• Do this:
Please render every line of the material below as a JSON list of strings, one string per line, omitting blank lines.

A block of data:
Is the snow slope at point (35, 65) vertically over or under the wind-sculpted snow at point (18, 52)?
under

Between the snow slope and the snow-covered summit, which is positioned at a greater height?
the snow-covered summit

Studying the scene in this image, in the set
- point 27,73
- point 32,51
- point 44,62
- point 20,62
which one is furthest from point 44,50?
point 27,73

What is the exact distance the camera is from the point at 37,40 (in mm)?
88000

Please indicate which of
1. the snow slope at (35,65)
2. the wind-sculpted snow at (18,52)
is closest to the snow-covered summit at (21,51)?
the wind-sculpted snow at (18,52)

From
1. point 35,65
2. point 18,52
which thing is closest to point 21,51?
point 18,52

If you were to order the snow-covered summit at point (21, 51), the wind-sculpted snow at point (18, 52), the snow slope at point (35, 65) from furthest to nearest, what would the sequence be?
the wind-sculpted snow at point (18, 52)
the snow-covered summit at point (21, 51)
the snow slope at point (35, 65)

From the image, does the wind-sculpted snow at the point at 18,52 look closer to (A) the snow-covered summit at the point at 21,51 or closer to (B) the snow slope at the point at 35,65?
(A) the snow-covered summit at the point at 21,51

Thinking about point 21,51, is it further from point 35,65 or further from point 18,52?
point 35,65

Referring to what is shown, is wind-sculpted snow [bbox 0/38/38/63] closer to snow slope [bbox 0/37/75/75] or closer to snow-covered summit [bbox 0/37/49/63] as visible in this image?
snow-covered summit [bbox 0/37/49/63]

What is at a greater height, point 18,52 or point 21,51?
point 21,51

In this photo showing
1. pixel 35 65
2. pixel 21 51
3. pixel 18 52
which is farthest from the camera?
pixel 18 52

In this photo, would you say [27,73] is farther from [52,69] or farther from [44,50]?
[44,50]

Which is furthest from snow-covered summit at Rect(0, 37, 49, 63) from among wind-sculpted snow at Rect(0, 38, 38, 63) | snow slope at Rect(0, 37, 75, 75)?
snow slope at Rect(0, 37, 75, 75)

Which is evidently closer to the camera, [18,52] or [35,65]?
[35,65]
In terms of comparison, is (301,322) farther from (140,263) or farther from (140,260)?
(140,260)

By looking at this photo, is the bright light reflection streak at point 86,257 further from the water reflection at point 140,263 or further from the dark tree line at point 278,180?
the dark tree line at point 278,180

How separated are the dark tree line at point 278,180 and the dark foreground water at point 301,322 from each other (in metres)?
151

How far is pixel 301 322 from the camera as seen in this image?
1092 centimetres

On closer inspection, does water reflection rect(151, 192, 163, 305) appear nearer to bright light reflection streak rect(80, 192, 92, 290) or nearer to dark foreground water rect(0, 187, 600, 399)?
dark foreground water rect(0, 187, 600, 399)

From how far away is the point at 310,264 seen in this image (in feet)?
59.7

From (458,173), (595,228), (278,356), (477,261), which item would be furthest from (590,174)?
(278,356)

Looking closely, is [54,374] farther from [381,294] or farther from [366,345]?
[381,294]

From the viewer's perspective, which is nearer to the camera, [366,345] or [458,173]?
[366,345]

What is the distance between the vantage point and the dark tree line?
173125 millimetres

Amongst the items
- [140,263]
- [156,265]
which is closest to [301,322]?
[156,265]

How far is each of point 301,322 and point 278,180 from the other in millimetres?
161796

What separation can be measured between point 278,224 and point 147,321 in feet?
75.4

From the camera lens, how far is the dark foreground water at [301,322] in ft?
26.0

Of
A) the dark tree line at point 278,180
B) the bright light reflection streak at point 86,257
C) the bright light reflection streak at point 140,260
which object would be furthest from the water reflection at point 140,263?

• Written solution:
[
  "Is the snow slope at point (35, 65) vertically over or under the wind-sculpted snow at point (18, 52)?",
  "under",
  "Between the snow slope and the snow-covered summit, which is positioned at a greater height?",
  "the snow-covered summit",
  "Studying the scene in this image, in the set",
  "- point 27,73",
  "- point 32,51",
  "- point 44,62",
  "- point 20,62",
  "which one is furthest from point 44,50?",
  "point 27,73",
  "What is the exact distance the camera is from the point at 37,40 (in mm)?",
  "88000",
  "Please indicate which of",
  "1. the snow slope at (35,65)",
  "2. the wind-sculpted snow at (18,52)",
  "is closest to the snow-covered summit at (21,51)?",
  "the wind-sculpted snow at (18,52)",
  "From",
  "1. point 35,65",
  "2. point 18,52",
  "which thing is closest to point 21,51?",
  "point 18,52",
  "If you were to order the snow-covered summit at point (21, 51), the wind-sculpted snow at point (18, 52), the snow slope at point (35, 65) from furthest to nearest, what would the sequence be?",
  "the wind-sculpted snow at point (18, 52)",
  "the snow-covered summit at point (21, 51)",
  "the snow slope at point (35, 65)",
  "From the image, does the wind-sculpted snow at the point at 18,52 look closer to (A) the snow-covered summit at the point at 21,51 or closer to (B) the snow slope at the point at 35,65?",
  "(A) the snow-covered summit at the point at 21,51",
  "Thinking about point 21,51, is it further from point 35,65 or further from point 18,52?",
  "point 35,65",
  "Referring to what is shown, is wind-sculpted snow [bbox 0/38/38/63] closer to snow slope [bbox 0/37/75/75] or closer to snow-covered summit [bbox 0/37/49/63] as visible in this image?",
  "snow-covered summit [bbox 0/37/49/63]",
  "What is at a greater height, point 18,52 or point 21,51?",
  "point 21,51",
  "In this photo showing",
  "1. pixel 35 65",
  "2. pixel 21 51",
  "3. pixel 18 52",
  "which is farthest from the camera?",
  "pixel 18 52",
  "In this photo, would you say [27,73] is farther from [52,69] or farther from [44,50]?",
  "[44,50]",
  "Which is furthest from snow-covered summit at Rect(0, 37, 49, 63) from among wind-sculpted snow at Rect(0, 38, 38, 63) | snow slope at Rect(0, 37, 75, 75)?",
  "snow slope at Rect(0, 37, 75, 75)",
  "Which is evidently closer to the camera, [18,52] or [35,65]?",
  "[35,65]",
  "In terms of comparison, is (301,322) farther from (140,263) or farther from (140,260)?",
  "(140,260)",
  "By looking at this photo, is the bright light reflection streak at point 86,257 further from the water reflection at point 140,263 or further from the dark tree line at point 278,180?",
  "the dark tree line at point 278,180",
  "How separated are the dark tree line at point 278,180 and the dark foreground water at point 301,322 from each other (in metres)?",
  "151",
  "How far is pixel 301 322 from the camera as seen in this image?",
  "1092 centimetres",
  "On closer inspection, does water reflection rect(151, 192, 163, 305) appear nearer to bright light reflection streak rect(80, 192, 92, 290) or nearer to dark foreground water rect(0, 187, 600, 399)?",
  "dark foreground water rect(0, 187, 600, 399)",
  "From how far away is the point at 310,264 seen in this image (in feet)?",
  "59.7",
  "From (458,173), (595,228), (278,356), (477,261), which item would be furthest from (590,174)?",
  "(278,356)",
  "Looking closely, is [54,374] farther from [381,294] or farther from [366,345]?",
  "[381,294]",
  "From the viewer's perspective, which is nearer to the camera, [366,345] or [458,173]?",
  "[366,345]",
  "What is the distance between the vantage point and the dark tree line?",
  "173125 millimetres",
  "Amongst the items",
  "- [140,263]",
  "- [156,265]",
  "which is closest to [301,322]?",
  "[156,265]",
  "How far is each of point 301,322 and point 278,180 from the other in millimetres?",
  "161796",
  "What separation can be measured between point 278,224 and point 147,321 in feet?",
  "75.4",
  "From the camera lens, how far is the dark foreground water at [301,322] in ft?",
  "26.0",
  "Of",
  "A) the dark tree line at point 278,180",
  "B) the bright light reflection streak at point 86,257",
  "C) the bright light reflection streak at point 140,260",
  "which object would be furthest from the water reflection at point 140,263?"
]